Lets write a function for this.

In [168]:
def proposed_die(s):
    """
    Proposes the sqrt of the 6 least frequent 
    values in s to be the values on the die.
    """
    return (s
        .value_counts()
        .reset_index()
        .tail(6)
        .loc[:, "index"]
        .map(math.sqrt)
        .map(int)
        .sort_values()
        .tolist()
    )

proposed_die(s_data)

[11, 61, 71, 379, 443, 541]

Lets compare this to the secret die:

In [169]:
secret

[11, 61, 71, 379, 443, 541]

In [170]:
proposed_die(s_data) == secret

True

So we have found a way to go from the product of two random dice rolls back to the values on that die. 

But as mentioned above there is __statistical variation__ and this is not a certain method. 

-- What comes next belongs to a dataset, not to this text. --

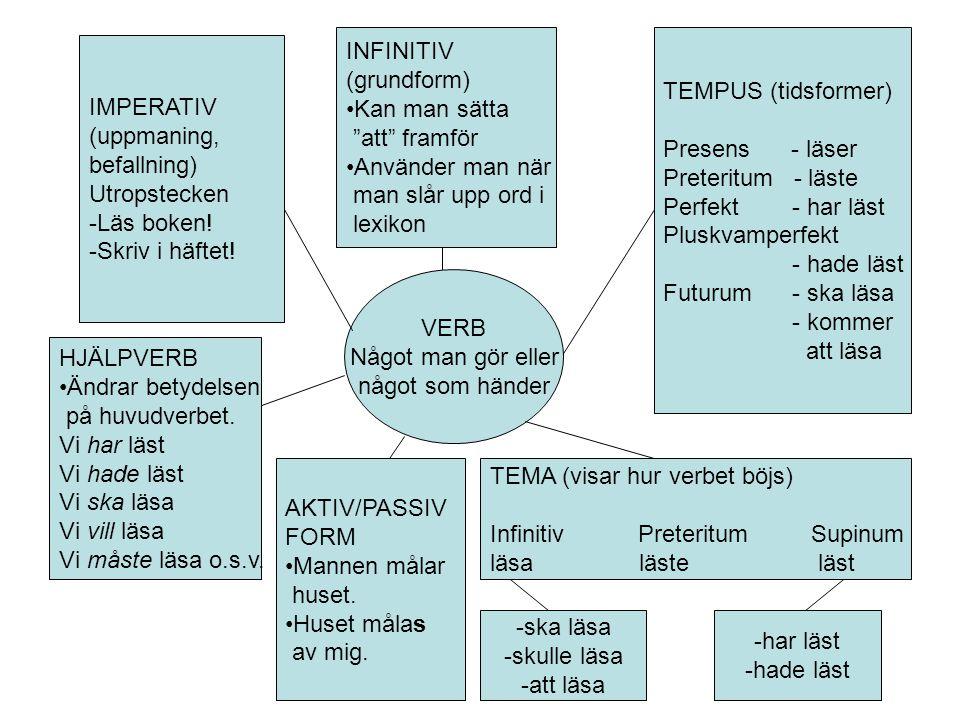 Diskussionsuppgifter verb (från Genrekoden Tala sid 133) Hur skulle du vilja förändra ditt rum.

Lets see how it performs for various numbers of trials. 

In [171]:
def test_solution():
    """Run differing numbers of trials."""
    for i in range(100, 2000, 100):
        s_data, secret = run_trials(i)
        die = proposed_die(s_data)
        print(f"Number of trials: {i} - Solution Correct: {die==secret} - Proposal: {die} - Actual: {secret}")

test_solution()

Number of trials: 100 - Solution Correct: False - Proposal: [7, 17, 32, 97, 158, 192] - Actual: [7, 17, 97, 151, 167, 383]
Number of trials: 200 - Solution Correct: False - Proposal: [59, 73, 114, 179, 281, 337] - Actual: [59, 73, 167, 179, 281, 337]
Number of trials: 300 - Solution Correct: False - Proposal: [17, 47, 60, 79, 193, 461] - Actual: [17, 47, 79, 191, 193, 461]
Number of trials: 400 - Solution Correct: False - Proposal: [79, 163, 181, 192, 353, 467] - Actual: [79, 97, 163, 181, 353, 467]
Number of trials: 500 - Solution Correct: True - Proposal: [137, 197, 281, 283, 337, 347] - Actual: [137, 197, 281, 283, 337, 347]
Number of trials: 600 - Solution Correct: False - Proposal: [47, 64, 89, 193, 383, 491] - Actual: [47, 79, 89, 193, 383, 491]
Number of trials: 700 - Solution Correct: False - Proposal: [181, 200, 307, 397, 487, 509] - Actual: [79, 181, 307, 397, 487, 509]
Number of trials: 800 - Solution Correct: True - Proposal: [109, 227, 229, 307, 499, 509] - Actual: [109, 2

As the number of trials increases the success of the procedure increases, as we might expect. But we need in excess of 1000 to have a good chance of success.

Note also that this solution only works because the numbers on the die are primes: it will not work if we allow any random integer to be on the die. The reason is that composite numbers can have multiple factors: 12 is `2*6` but also `3*4`. So the probabilities of getting a specific value can differ and this makes it a little more complicated.